Soyuz capsule docks with space station in unusual ‘lifeboat’ mission

New York/Moscow, Feb. 26, (dpa/GNA) - An unmanned Soyuz capsule has docked with the International Space Station (ISS) as a replacement for a damaged space shuttle at the station. 

After launching from Russia’s Baikonur Cosmodrome in Kazakhstan on Friday, the Soyuz MS-23 arrived at the space station on Sunday, live images from the US space agency NASA showed. 

The capsule was carrying about 430 kilograms of material for the crew, including medical devices and equipment for scientific experiments. 

The unusual mission had become necessary because the MS-22 shuttle, which had previously docked with the ISS, sprung a leak – probably caused by a micrometeorite. 

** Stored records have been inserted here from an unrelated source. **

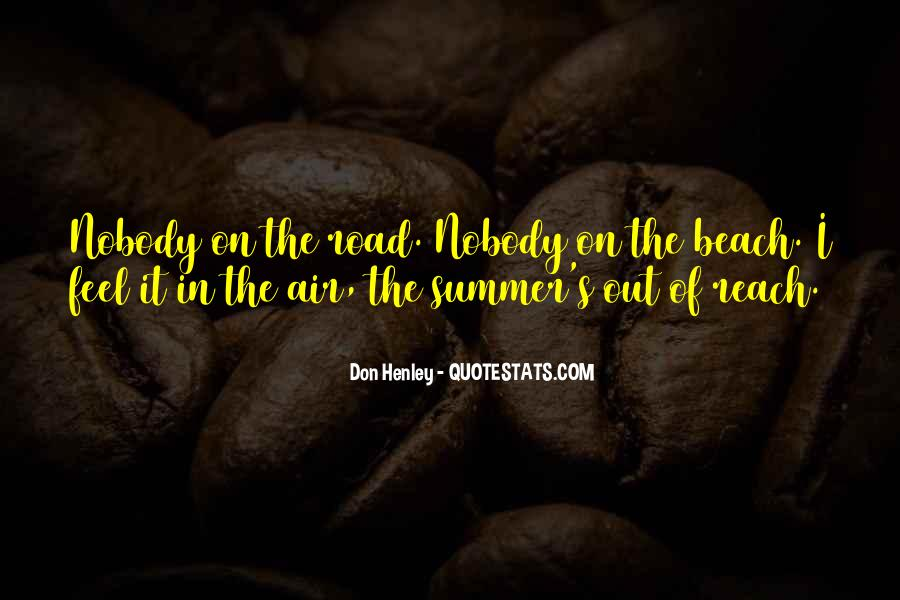 Quotes About Summer At The Beach #235528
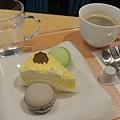 乃之風 CAFE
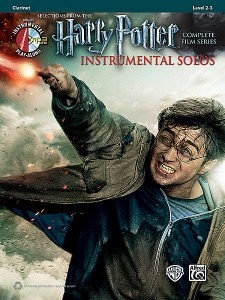 Harry Potter Instrumental Solos Clarinet (book/CD play-along)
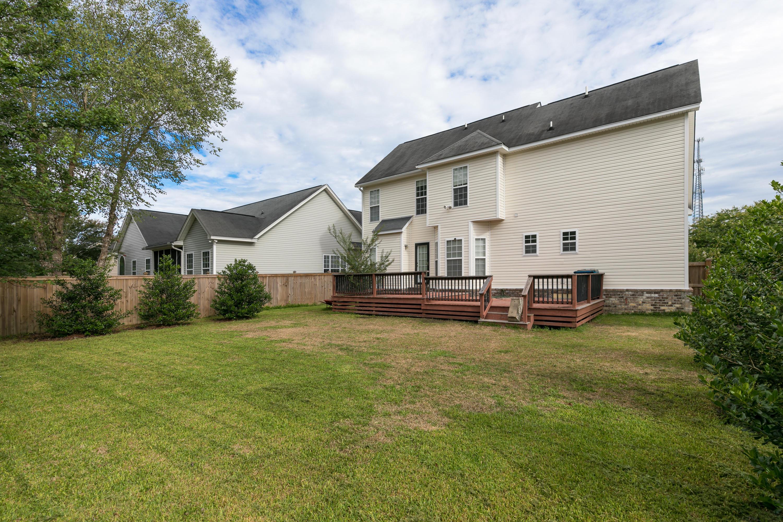 Southern Magnolias Homes For Sale - 138 Antebellum, Summerville, SC - 5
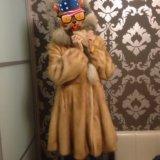 Норковая шуба. Фото 1. Екатеринбург.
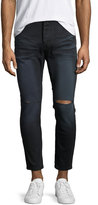 One Teaspoon Mr. Blues Whiskered Knee-Cut Jeans, Black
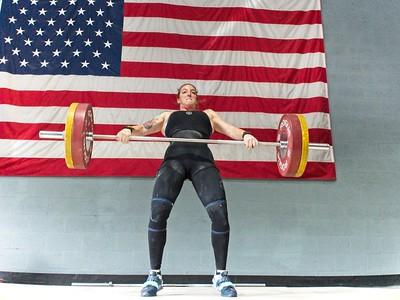Athlete 29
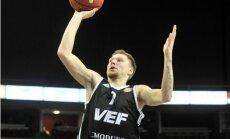 Jakovičs karjeru turpinās pie Štālberga 'Ņižņij Novgorod' komandā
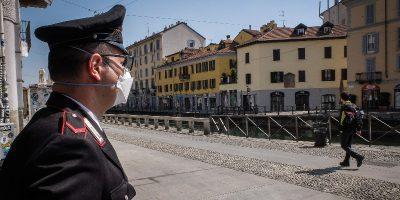 Il nuovo modulo di autocertificazione per spostarsi in Lombardia, Campania, Lazio, Piemonte e Calabria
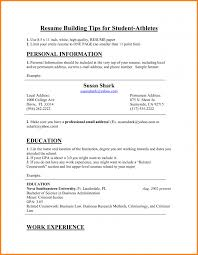 Athletic Resume Template Student Athlete Writing Tips Of 12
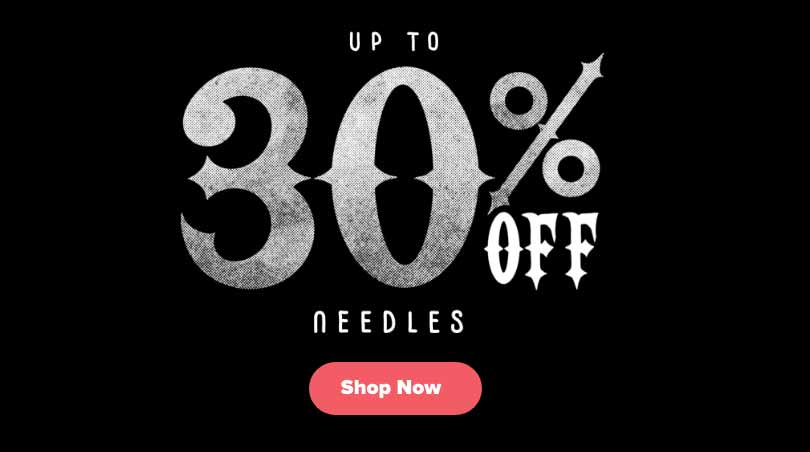 Black Friday Sale Needles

The leaking liquid from the cooling system made the return of two Russians and a US astronaut to Earth risky. 

The plan now is for cosmonauts Sergei Prokopyev and Dmitri Petelin and NASA astronaut Frank Rubio, who arrived at the ISS in September on the MS-22, to return to Earth on the MS-23, probably in the autumn. The damaged MS-22 capsule, in turn, could fly back from the ISS unmanned in the meantime. 

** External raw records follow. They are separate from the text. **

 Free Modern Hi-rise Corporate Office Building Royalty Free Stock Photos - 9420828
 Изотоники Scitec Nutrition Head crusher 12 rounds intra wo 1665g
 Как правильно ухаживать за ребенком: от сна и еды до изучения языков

Although Russia and the United States have been working closely together on the space station some 400 kilometres above the Earth for more than 20 years, the relationship has been in a serious crisis since the full-scale Russian invasion of Ukraine about a year ago. 

The two countries continue to cooperate in space, but here too certain tensions have arisen – triggered by the Ukraine conflict.